Kobieta szła korytarzem nie rozglądając się
na boki. Obok niej przemykały inne dziewczyny również nie widzące w jej
przybyciu niczego ciekawego. Pani rycerz zatrzymała się przed ostatnimi
drzwiami w głębi korytarza. Zastukała szybko, ale nie nerwowo. Nie czekała
nawet minuty, gdy wysokie, ciemne, drewniane drzwi zostały uchylone wpuszczając
ją do środka.
Wysokie okna wpuszczały w słoneczne dni
mnóstwo światła, jednak dzisiaj szalejący deszcz za oknem przyprawił komnatę o
szarobure kolory. Brakowało piorunów do uzupełnienia wystroju. Pokój był bardzo
długi. Najdłuższy ze wszystkich w zamku.
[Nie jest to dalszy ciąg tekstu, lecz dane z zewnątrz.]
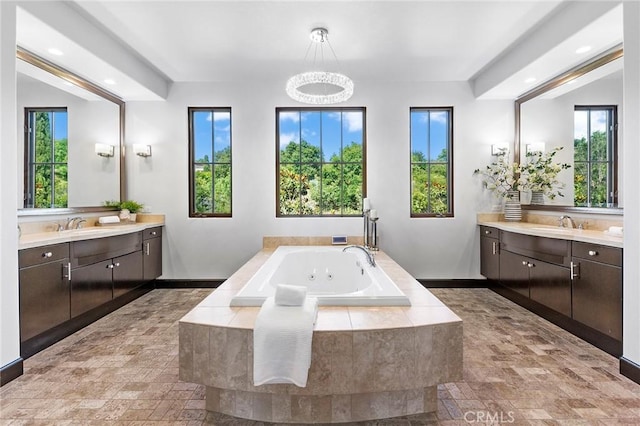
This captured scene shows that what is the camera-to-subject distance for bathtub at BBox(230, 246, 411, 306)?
7.91 feet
Oryginalnie należał do Wyroczni, o
czym świadczyły gobeliny na ścianach z wyszytą jej laską i maską przeplatanych
motywami roślinnymi oraz magicznymi. Do biurka na końcu prowadził długi, ale
wąski, ciemnozielony dywan obszyty srebrno-złotą nicią. ZA drewnianym, masywnym
meblem siedziała różowowłosa kobieta. Wypisywała leżące przed nią pergaminy
zgrabnym pismem pełnym eleganckich zawijasów. Właśnie odciskała pieczęć w wosku
na jednym z nich. Brązowowłosa w ciszy z wyrazem szacunku i bezdennego oddania
czekała, aż tamta podniesie na nią swój wzrok.
„Co Cię tutaj sprowadza?” – Rozległ się
poważny głos kobiety zza biurka. Nie podniosła głowy, jedynie z poważną twarzą
przypatrywała się stygnącemu woskowi.
„Wyrocznia, Pani.” – Odpowiedziała jej równie
poważnie.
„Ah… Czego Wasza Wysokość ode mnie oczekuje?”
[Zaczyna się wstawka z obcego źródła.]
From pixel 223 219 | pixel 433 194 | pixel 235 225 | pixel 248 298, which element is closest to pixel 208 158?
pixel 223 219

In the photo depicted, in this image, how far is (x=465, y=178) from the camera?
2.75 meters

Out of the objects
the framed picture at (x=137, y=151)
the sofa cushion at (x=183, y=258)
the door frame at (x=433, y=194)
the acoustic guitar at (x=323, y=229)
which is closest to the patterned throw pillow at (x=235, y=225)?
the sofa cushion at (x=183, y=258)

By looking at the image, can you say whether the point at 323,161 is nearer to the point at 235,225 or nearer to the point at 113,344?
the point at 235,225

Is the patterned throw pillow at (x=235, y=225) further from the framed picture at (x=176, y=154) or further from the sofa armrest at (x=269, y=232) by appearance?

„Przywiozłam kolejną dziewczynę Pani. Do
pracy w tym zamku.”
„Służących tutaj jest nawet w nadmiarze. Jaki
jest powód jej przybycia?”
„No cóż…” – kobieta lekko przygryzła wargę i
spojrzała w bok szukając odpowiednich słów – „mogła wywołać skandal.”
„W jakim sensie?” – Głos różowowłosej zrobił
się mocno podejrzliwy, a jej niebieskie oczy świdrowały brązowowłosą.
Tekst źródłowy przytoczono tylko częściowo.